If you’ve got a high school kid in public school in New Orleans and your kid is interested in pursuing anything in the arts – like music, dance, theater, film, even creative writing – you find out pretty quickly, the school doesn’t have a budget for that. To put on a play, publish a newspaper, learn dance, or most other musical and artistic pursuits, the funds required generally come from fundraisers, or parents’ pockets.

Now, when you get to a public high school like NOCCA – the New Orleans Center for the Creative Arts – where education and excellence in the arts is the very reason for its existence – it would be impossible to expect bake sales or parents to foot the bill for those expenses. So where does that money come from? It comes from an organization dedicated to raising the funds that help power NOCCA, called the NOCCA Foundation.

Entries shown ▸

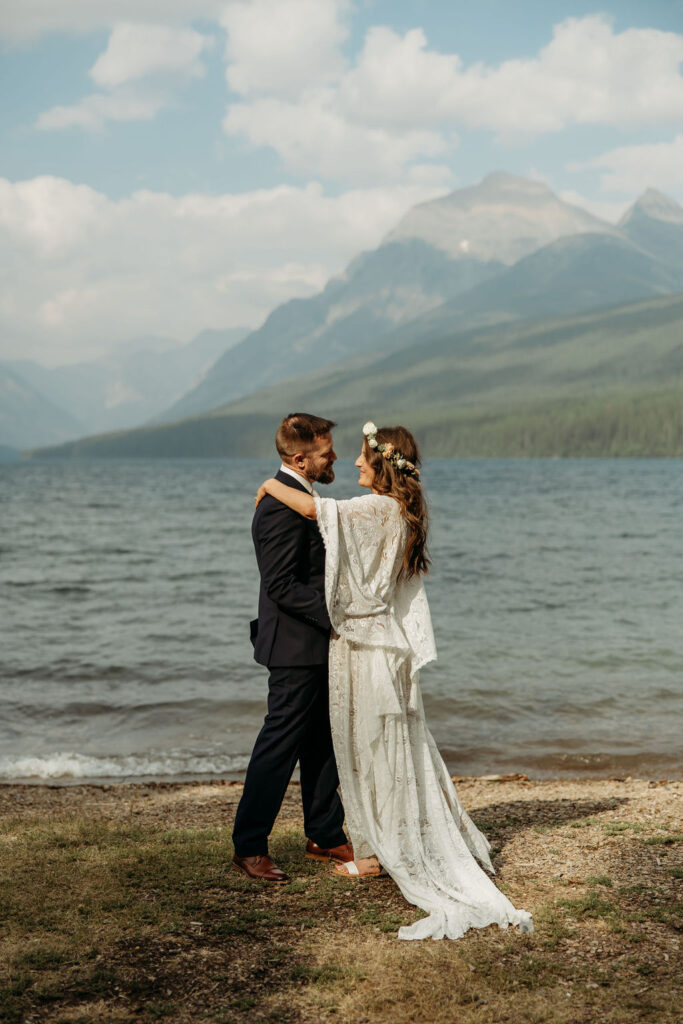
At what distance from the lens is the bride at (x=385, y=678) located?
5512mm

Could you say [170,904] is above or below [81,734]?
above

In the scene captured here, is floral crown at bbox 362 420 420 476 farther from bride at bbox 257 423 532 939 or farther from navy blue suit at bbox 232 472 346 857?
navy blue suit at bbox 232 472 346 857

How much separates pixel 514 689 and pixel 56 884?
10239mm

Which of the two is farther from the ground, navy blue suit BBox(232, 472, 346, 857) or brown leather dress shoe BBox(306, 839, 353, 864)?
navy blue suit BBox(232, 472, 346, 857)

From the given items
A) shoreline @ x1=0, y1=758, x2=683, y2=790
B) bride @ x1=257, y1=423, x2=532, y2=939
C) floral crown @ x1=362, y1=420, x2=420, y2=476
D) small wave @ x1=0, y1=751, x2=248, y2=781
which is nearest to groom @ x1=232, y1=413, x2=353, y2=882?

Required tasks ▸
1: From the passage on NOCCA funding, list the arts that its first paragraph names as interests a high school student might pursue.
2: Write the next part of the passage on NOCCA funding, picking up after its final sentence.

Expected responses ▸
1: Music, dance, theater, film, creative writing

2:
Adonis Rose, Grammy Award winning jazz drummer and graduate of NOCCA has a head for business and is Executive Director of NOCCA's fund-raising arm, the NOCCA Foundation

Adonis Rose, Grammy Award winning jazz drummer and graduate of NOCCA has a head for business and is Executive Director of NOCCA’s fund-raising arm, the NOCCA Foundation

Adonis Rose is a NOCCA graduate who has gone on to a successful career as a jazz musician. Adonis has won a Grammy, he’s played on every stage that matters – including Carnegie Hall and the Lincoln Center – he’s accompanied legends like Dianne Reeves and Wynton Marsalis, and since 2024 he’s been Executive Director of the NOCCA Foundation.

One of the arts your high school kid might like to study is film. If they do, maybe they’ll graduate and go to film school. And then, if they want to be in the film business they’ll have to move to someplace else where they make movies. Because everybody here seems to agree that apart from a few brief and wonderful years when we were known as “Hollywood South,” there’s no way to have a career in the film business in New Orleans.

Don’t tell that to Kenny Morrison.

Kenny Morrison, film director, cinematographer, and film tech entrepreneur, creator of Extended Reality platform Lucy XR

Kenny Morrison, film director, cinematographer, and film tech entrepreneur, creator of Extended Reality platform Lucy XR

Kenny has been making a nationwide career for himself as a New Orleans-based film-maker since 2001. He principally makes high-end and big-budget commercials – many of which you have certainly seen – for the likes of banks, shoes, hospitals and insurance companies.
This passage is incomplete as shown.